The Arch of Drusus (23 A.C.) to be found near the Romanic church of St. Ansano , the Roman theater, whose construction goes back to the first years of the Empire, and the paleocristian basilica St. Salvatore of the 4th century (at about 1.2 km’s distance to the north), are testimonials of Spoleto’s earliest origins. Close by, the church St.Gregorio Maggiore,(12th century), characterized by its evocative apsis zone and by the elevated presbitery, a Roman bridge (also called “the Bloody”) consisting of three arches in travertine stone blocks and the amphitheater of the 2nd century A.C. can be found. More modern monuments which are as fascinating are the churches of St. Dominic and St. Ponziano, both of which were built during the 12th century. The church of St. Peter is surely of great interest because of its extraordinary bas-reliefs which decorate the facade which dates back to the 12th century.

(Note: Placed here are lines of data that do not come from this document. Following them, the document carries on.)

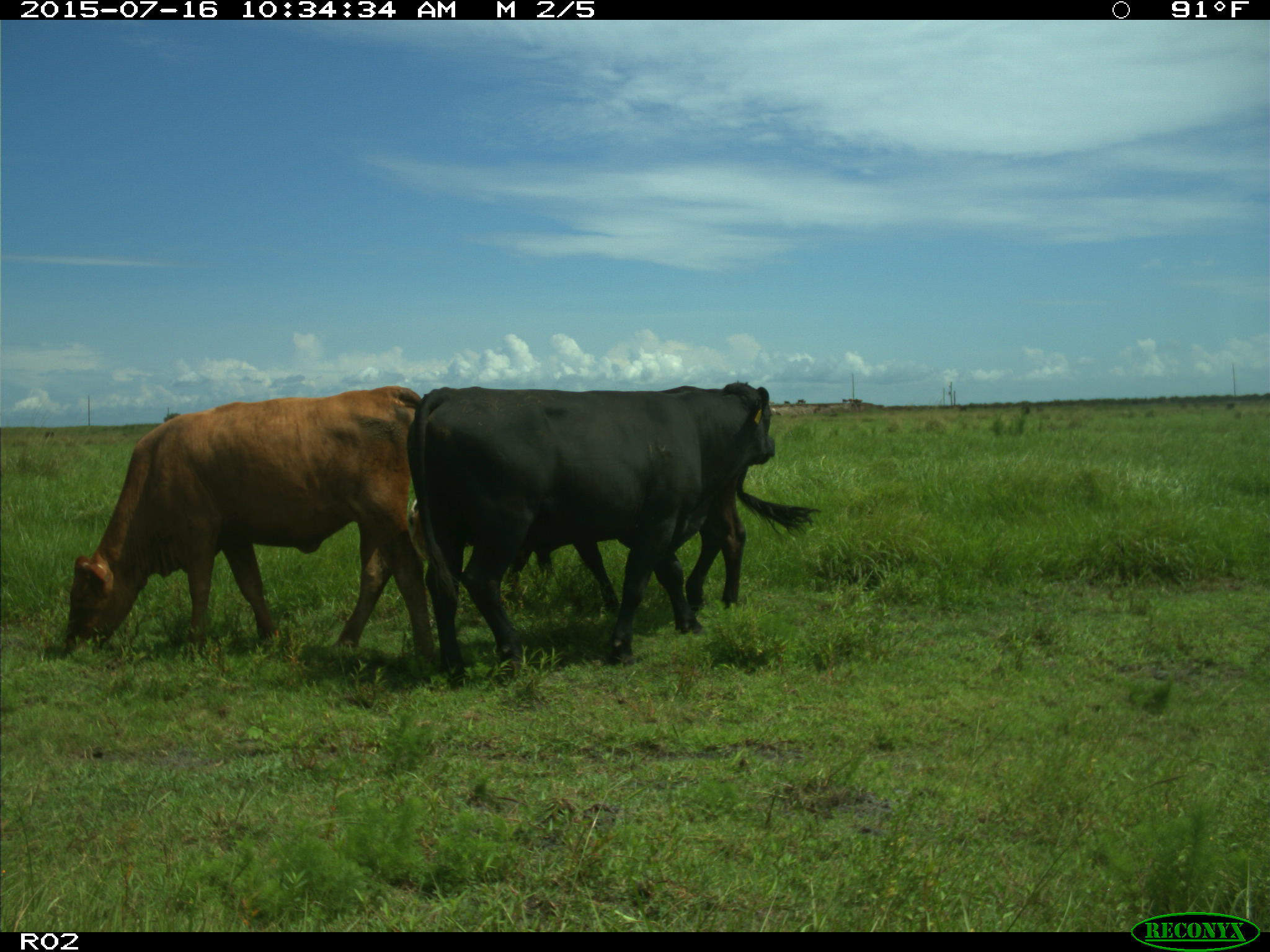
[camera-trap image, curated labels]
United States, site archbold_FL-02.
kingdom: Animalia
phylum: Chordata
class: Mammalia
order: Artiodactyla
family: Bovidae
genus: Bos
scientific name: Bos taurus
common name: domestic cow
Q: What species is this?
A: Bos taurus (domestic cow).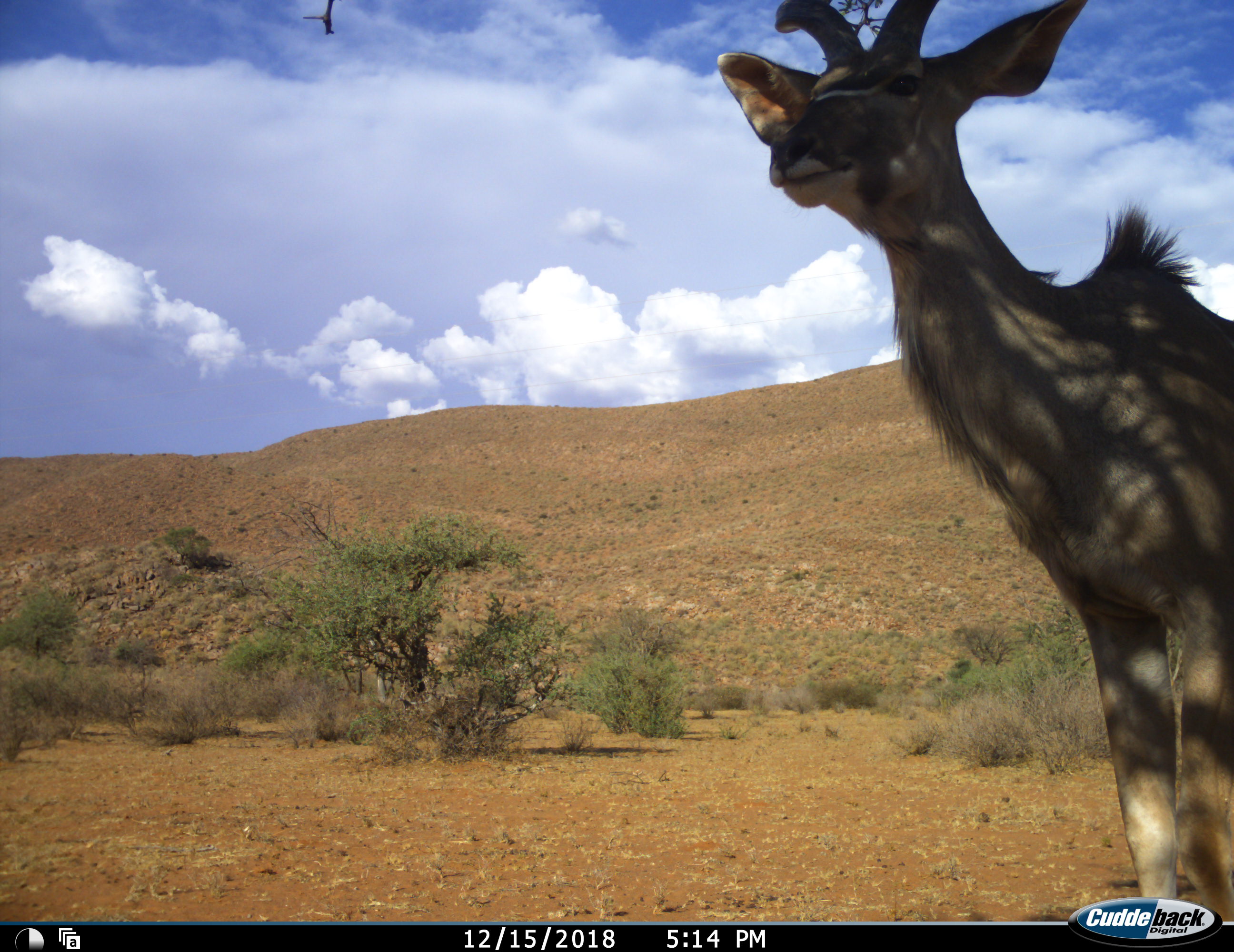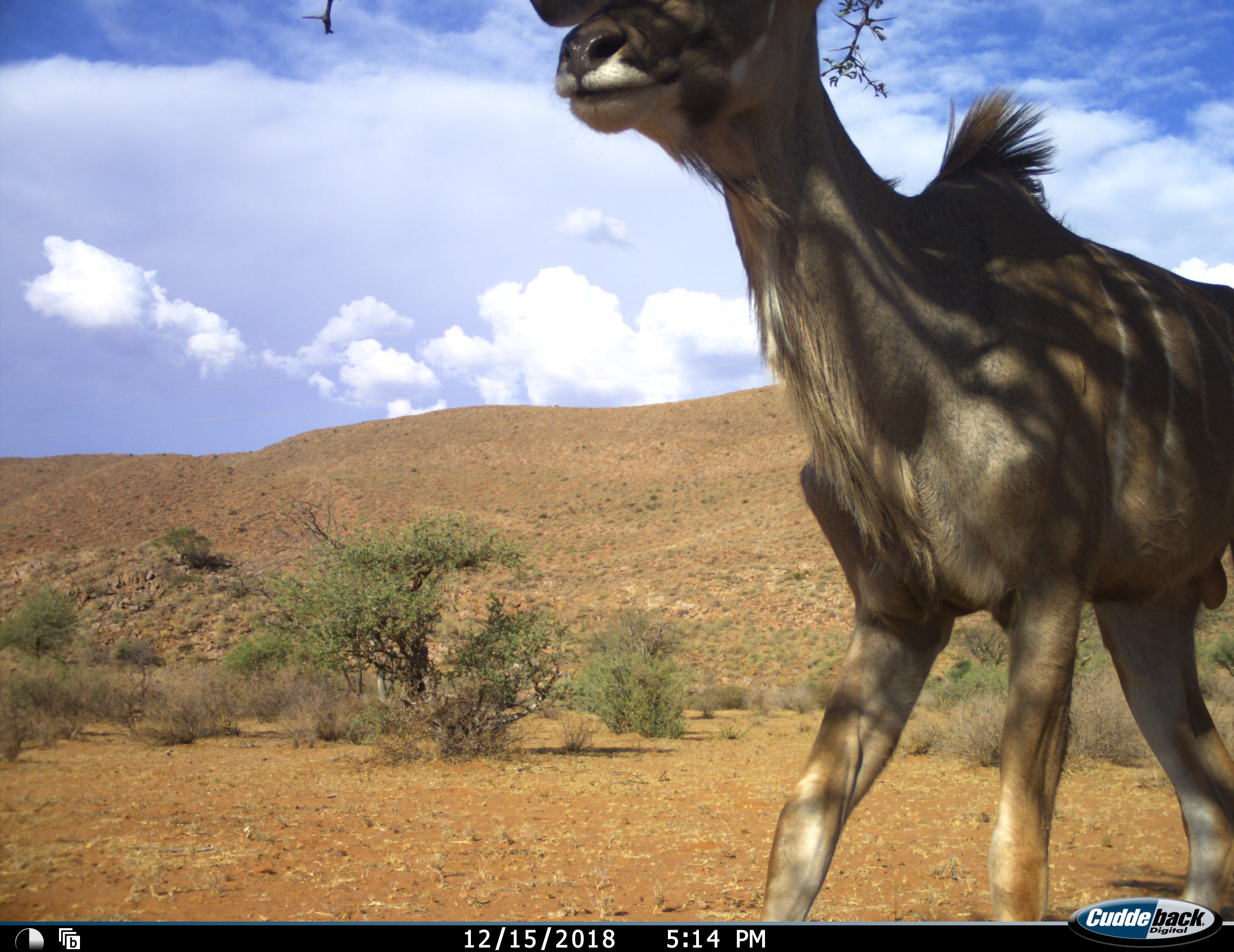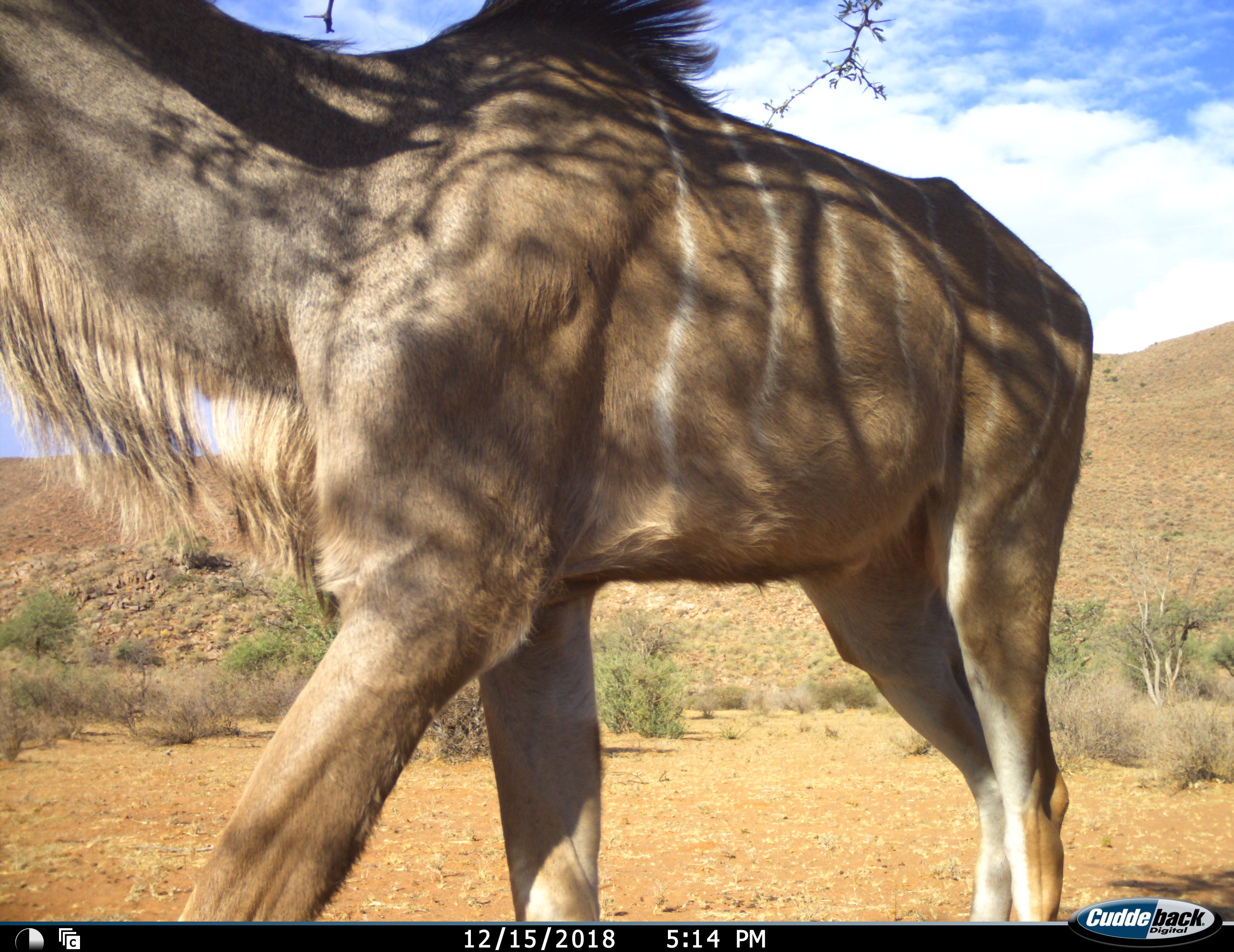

From the area found in front of the church of St. Peter one enjoys a wide panorama which encompasses all of Spoleto until the mighty Bridge of the Towers (ten arches with a total height of 80 meters and 230 meters long), which connects the Castle, which was constructed from 1352 onwards on the orders of the Cardinal Egidio Albornoz according to plans by Matteo Gattaponi, to the runners of the mountain which dominates the city. Monteluco was, in fact, the sacred mountain of the anchorites, who having settled in this zone from the 7th century on, founded the convent of St. Francesco, to be found at about 8 km’s distance from the inhabited area, and the church of St. Julian. Without doubt, on the person who has the good luck of visiting these sights, the entire Cathedral complex constructed during the 12th century and caracterized apart from the richness of furnishings of the interior also by the mosaics in the Byzantine style on its facade, and the Romanic church of St.Eufemia will make an unforgettable impression.
Among the most important manifestations taking place in the city we should absolutely mention the festival Festival of the two Worlds.
As with the the greater part of the medieval towns in this area, Trevi rises up on a hill dominating the plain where the river Clitunno flows, between Foligno and Spoleto.
One of the most interesting artistic monuments for whoever visits this town is without doubt the church of St. Emiliano of the 12th century, with three apses decorated with pilaster strips and small arches supported by wall-brackets. Inside the church, you’ll find the Altar of the Sacrament, a very fine work of art attributed to Rocco of Vicenza (1522). Apart from the church of St. Francis built in the Gothic style and dating back to the 13th century, which contains frescoes of the 14th and 15th centuries, we recommend a visit to the Pinoteca lodged in the Town Hall (15th century), where you can admire a Madonna by Pinturicchio and a Coronation of Mary by Spagna. Being situated slightly outside the town, you’ll shortly arrive at the Madonna of the Tears (1487) with a beautiful fresco by Perugino and the Romanic church of St. Peter at Bovara.
CAMPELLO SUL CLITUNNO
The town of Campello sul Clitunno is to be found at about 10 km north of Spoleto. Its fame is due more to the bucolic atmosphere of its springs, descrived in the past by poets as important as Vergil and Carducci, than to its artistic works or to the fortified town of Campello Alto.
The small Temple of Clitunno (or church of St. Salvatore) is situated near the springs; it is of paleocristian origin and dates back to the 5th century, consisting in a cell with a classical pronao in front. In the neighborhood, the town and the castle of St. Giacomo of Spoleto, the castle of Pissignano and the villa – castle of Lenano, are worth visiting.